* Objectif: D'après le texte fourni sur la « voix de Dieu » journalistique, vers quel pays les deux navires de guerre iraniens évoqués par Politico semblent-ils se diriger ?

* Texte fourni:
-=-=-=-=-

La « voix de Dieu » journalistique est souvent utilisée pour défendre des politiques interventionnistes ou pousser nos dirigeants à faire quelque chose à propos de, eh bien, tout.
Source : Responsible Statecraft
Traduit par les lecteurs du site Les-Crises
Récemment, le New York Times a publié un article intitulé « Le Sénat est sur le point d’adopter un énorme projet de loi sur la politique industrielle pour contrer la Chine ». Il explique en détail comment la perception croissante d’une menace chinoise a suscité un soutien bipartite en faveur de nouvelles dépenses gouvernementales massives dans le domaine de la technologie. Ce qui rend l’article intéressant, c’est la façon dont il soutient subtilement la tendance qu’il décrit. Voici le paragraphe principal :
Confronté à une menace concurrentielle urgente de la part de la Chine, le Sénat est sur le point d’adopter la législation de politique industrielle la plus étendue de l’histoire des États-Unis, dépassant les divisions partisanes sur le soutien du gouvernement à l’industrie privée pour adopter un investissement de près de 250 milliards de dollars dans le renforcement de l’avantage manufacturier et technologique des États-Unis.
Mais Sanger est loin d’être le seul grand reporter à promouvoir subtilement une vision du monde belliciste. La « voix de Dieu » journalistique – le ton ostensiblement objectif et donc autoritaire que les organes d’information américains traditionnels véhiculent – est souvent utilisée pour défendre les politiques interventionnistes américaines ou pousser nos dirigeants à faire quelque chose à propos de, eh bien, tout. En effet, comme l’a illustré un autre média cette semaine, cette voix de Dieu belliqueuse est parfois utilisée pour créer des histoires effrayantes presque de toutes pièces.
Les Iraniens arrivent !Au cours des deux dernières semaines, Politico a publié une série d’articles – tous présentés comme « exclusifs » – sur deux navires de guerre iraniens qui semblent se diriger vers le Venezuela. Voici comment commence le premier article :La communauté de la sécurité nationale américaine surveille deux navires de guerre iraniens dont la destination finale pourrait être le Venezuela, selon trois personnes connaissant bien la situation, dans ce qui serait un geste provocateur à un moment de tension dans les relations américano-iraniennes.

-=-=-=-=-

* Section des données:
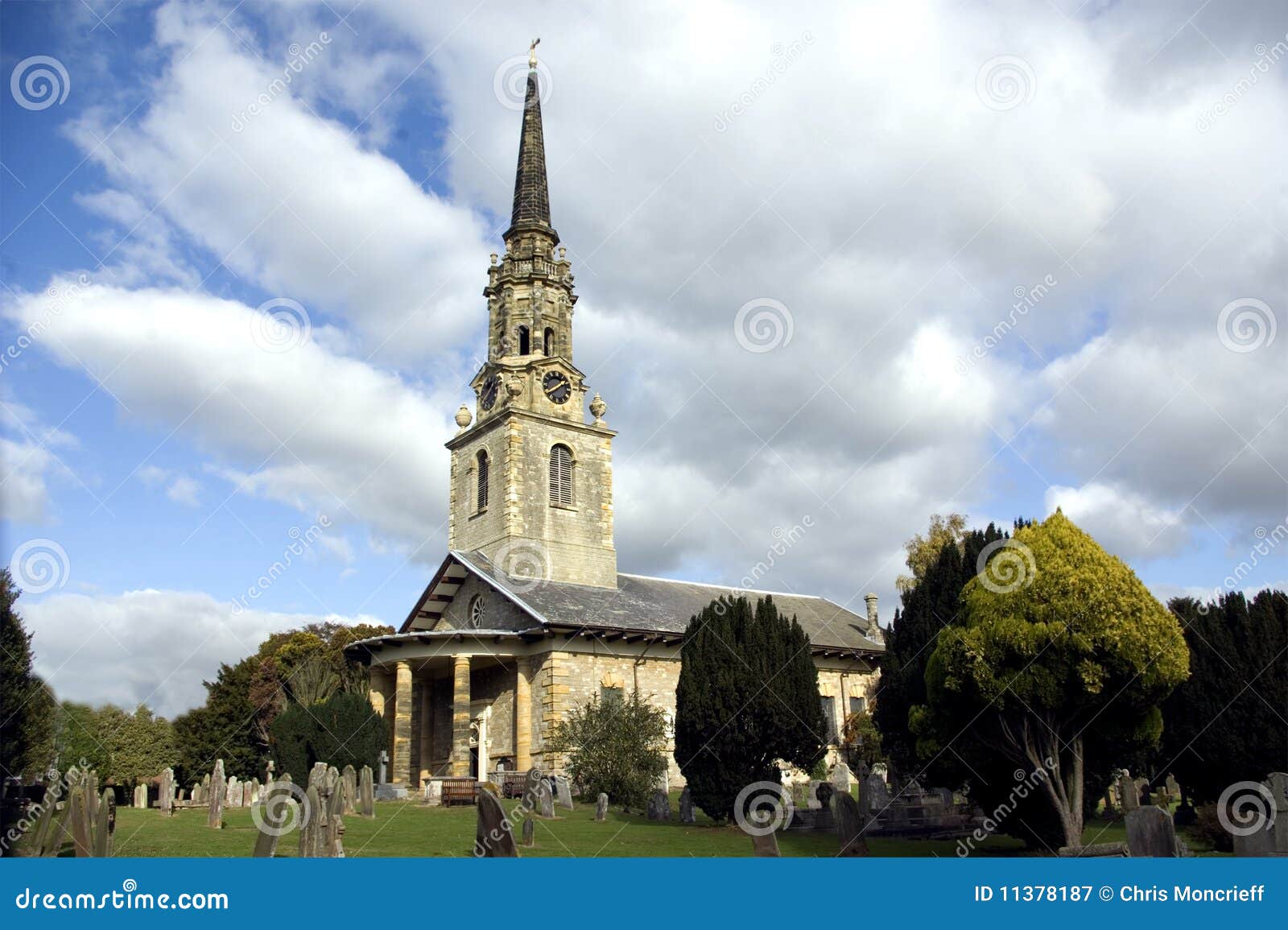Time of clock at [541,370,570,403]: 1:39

-=-=-=-=-

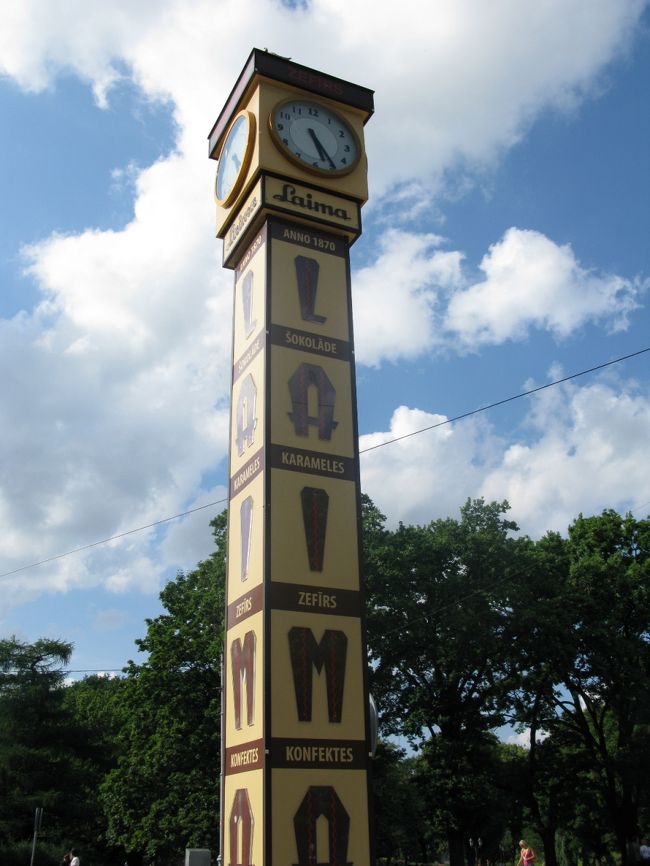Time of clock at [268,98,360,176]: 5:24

-=-=-=-=-

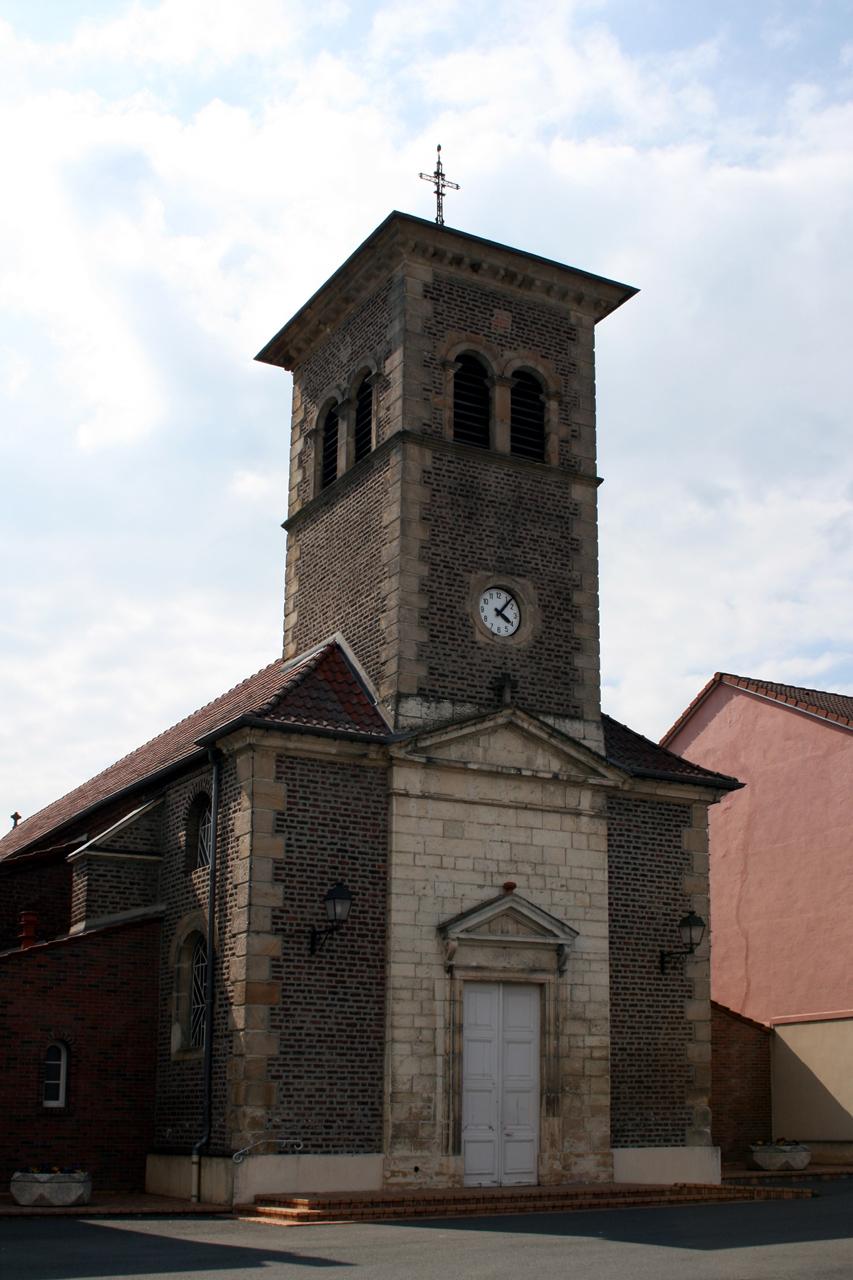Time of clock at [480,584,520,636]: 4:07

-=-=-=-=-

* Réponse rédigée: Ils semblent se diriger vers le Venezuela.